▸ MATERIAL
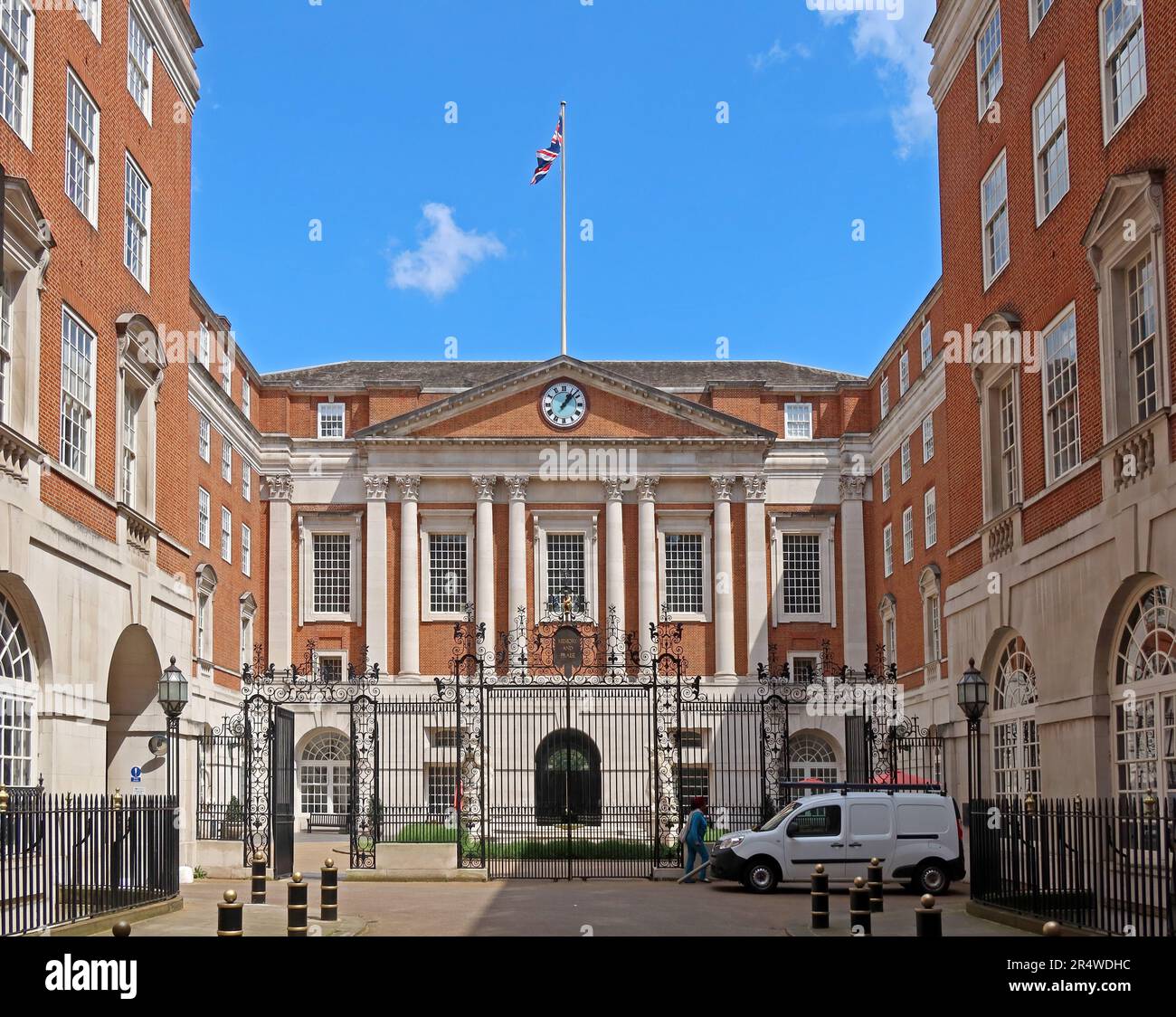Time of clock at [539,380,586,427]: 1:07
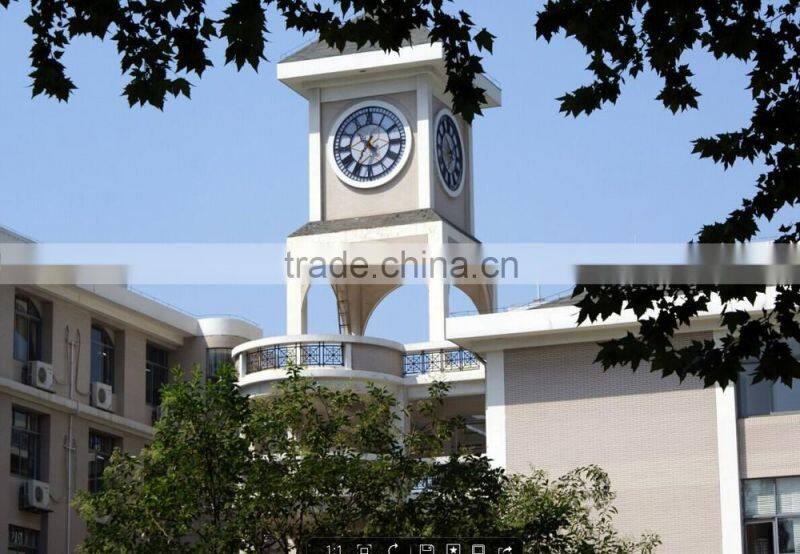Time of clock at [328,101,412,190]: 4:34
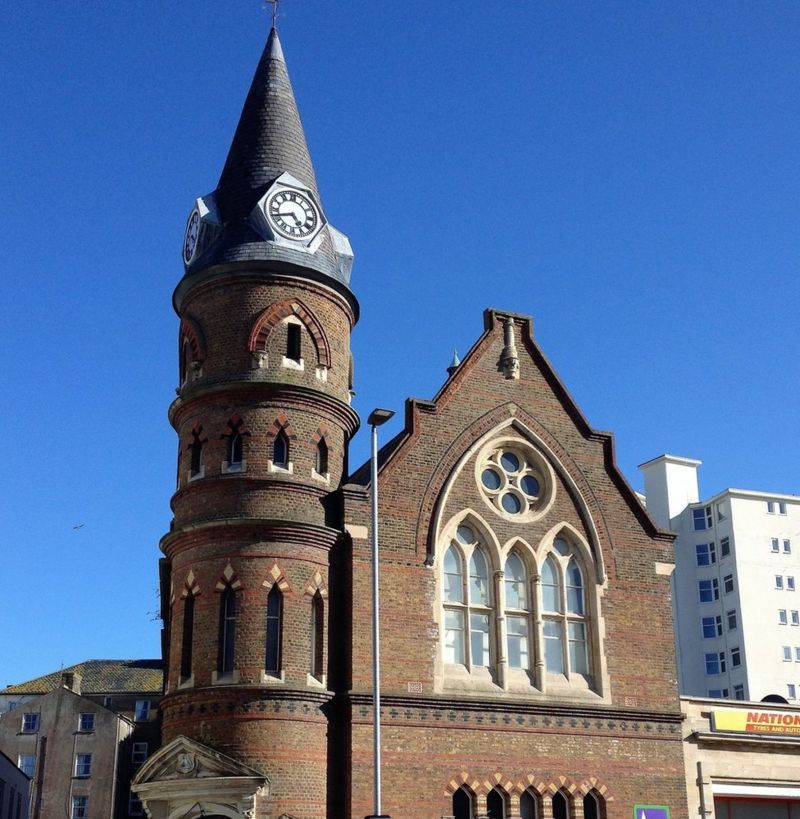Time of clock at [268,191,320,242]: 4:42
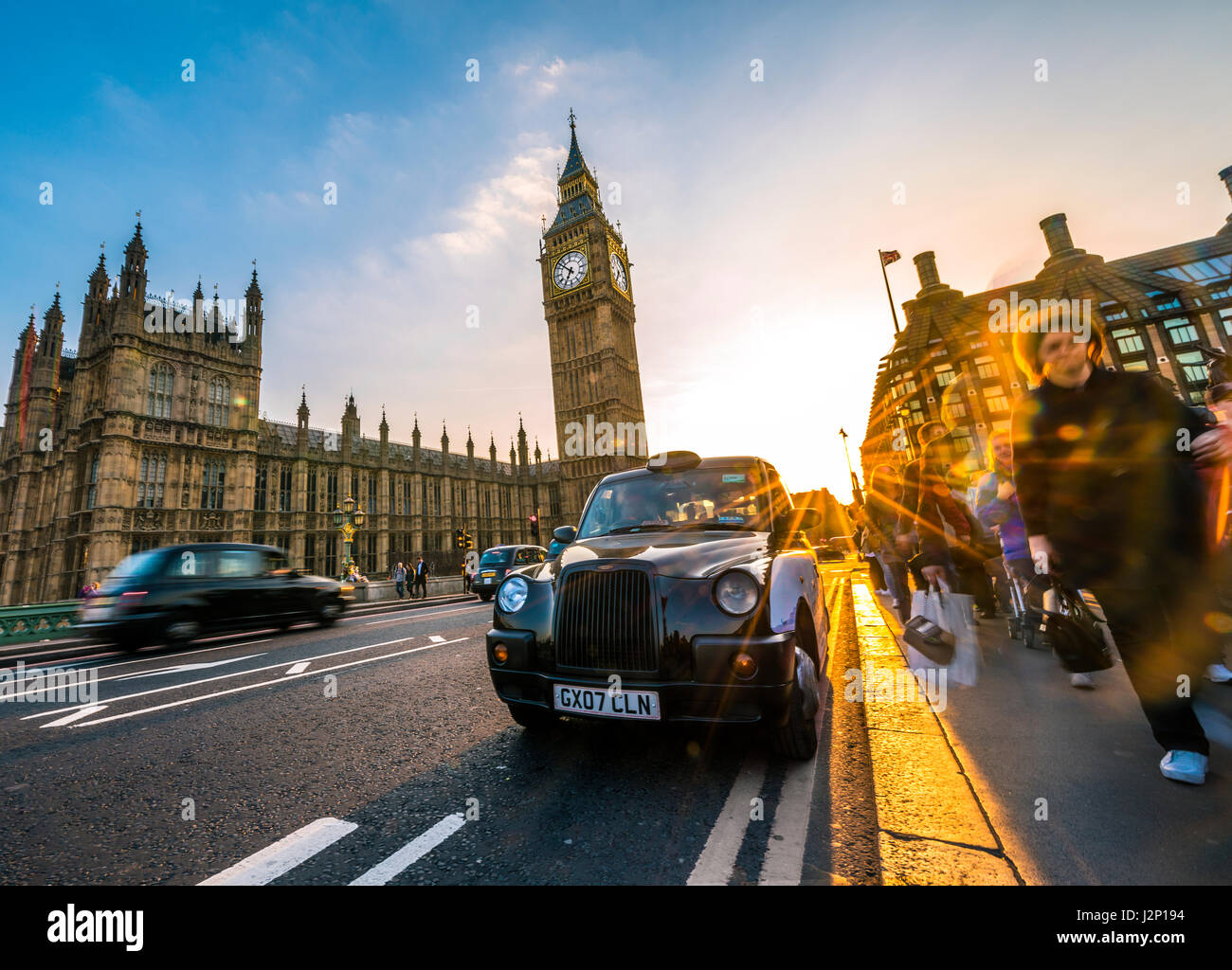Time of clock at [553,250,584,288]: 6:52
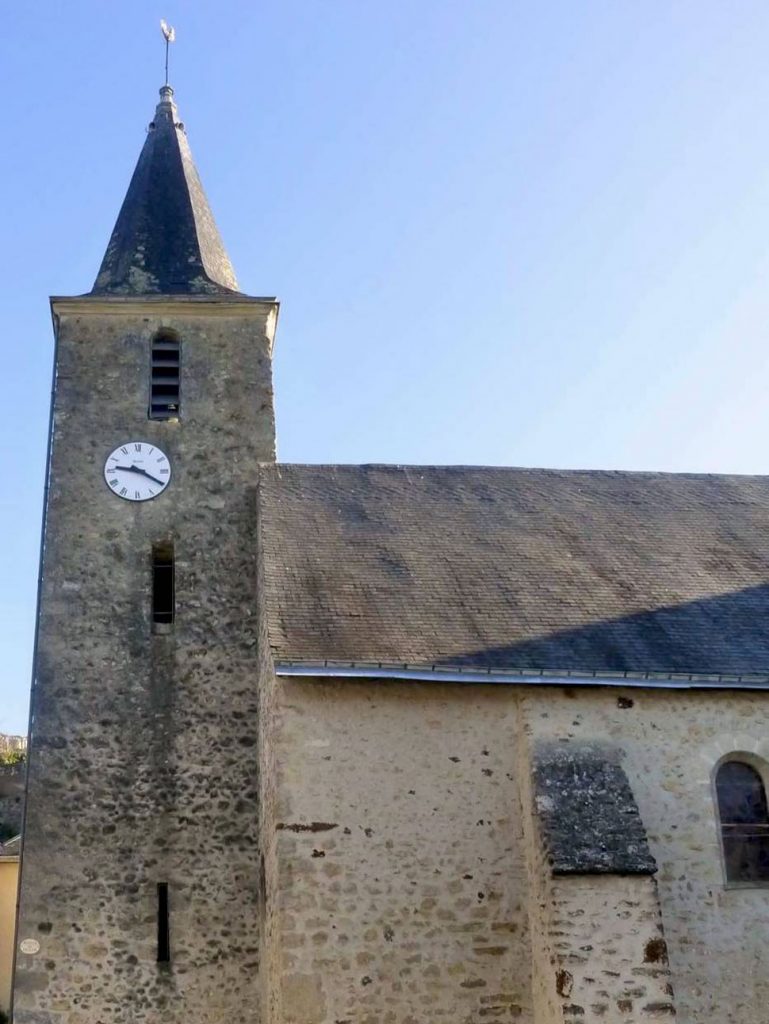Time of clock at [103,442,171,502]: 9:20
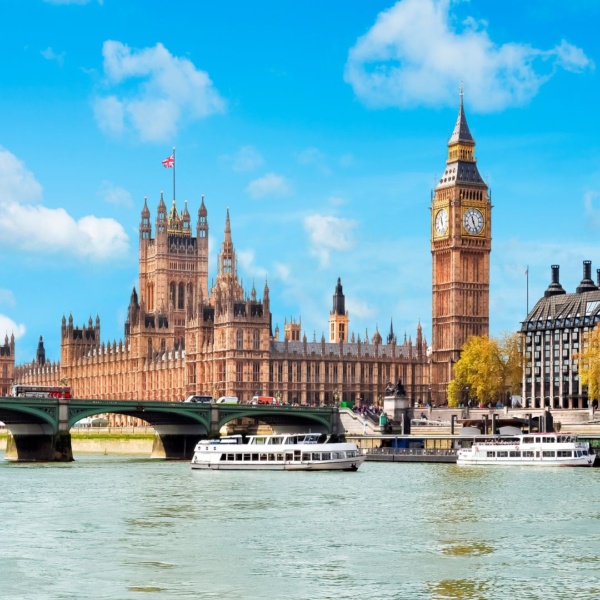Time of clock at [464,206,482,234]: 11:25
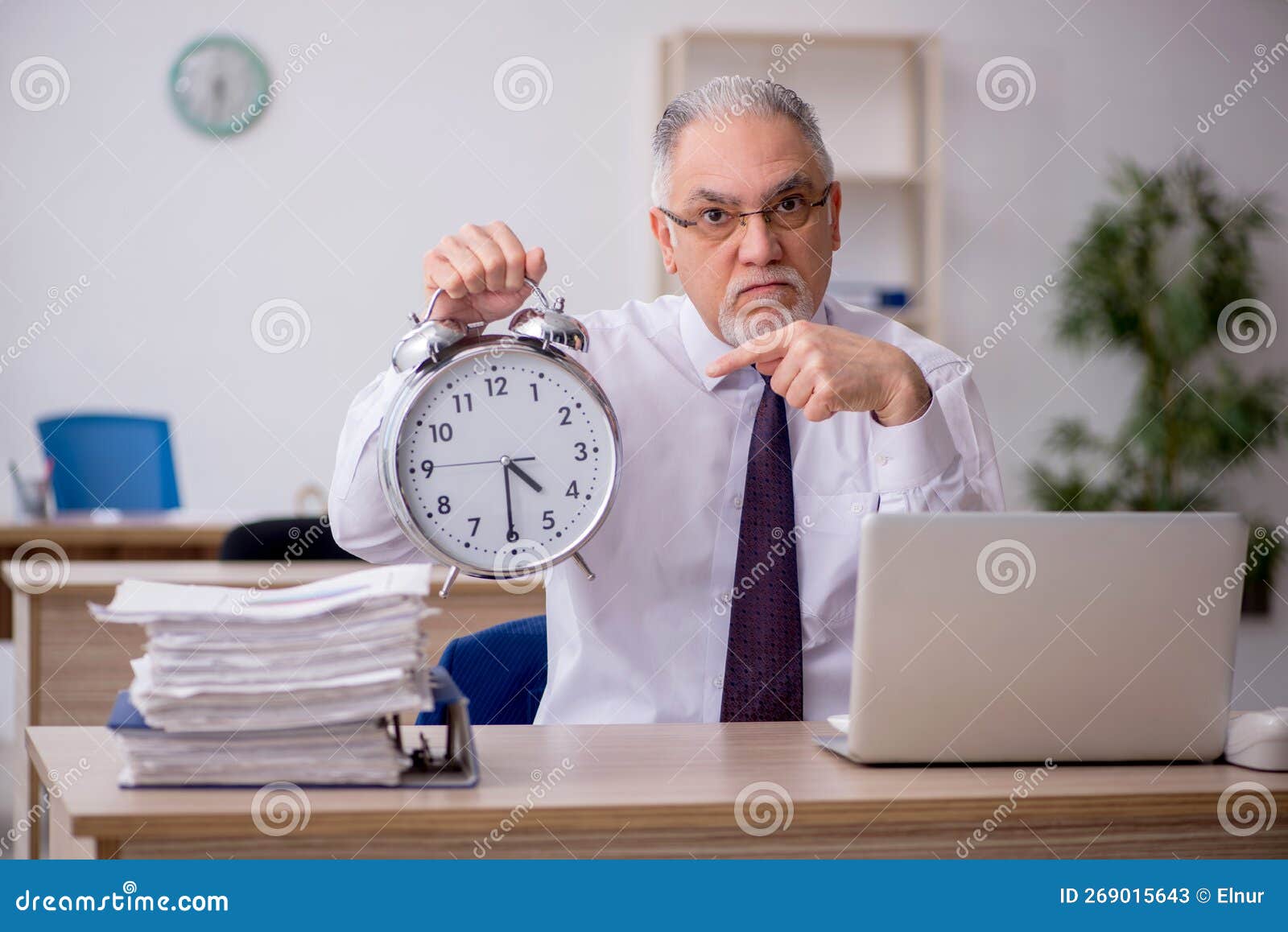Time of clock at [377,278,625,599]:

▸ STATED TASK
Output the lines above word for word, leaving out the pictures.

▸ CORRECT OUTPUT
Time of clock at [539,380,586,427]: 1:07
Time of clock at [328,101,412,190]: 4:34
Time of clock at [268,191,320,242]: 4:42
Time of clock at [553,250,584,288]: 6:52
Time of clock at [103,442,171,502]: 9:20
Time of clock at [464,206,482,234]: 11:25
Time of clock at [377,278,625,599]:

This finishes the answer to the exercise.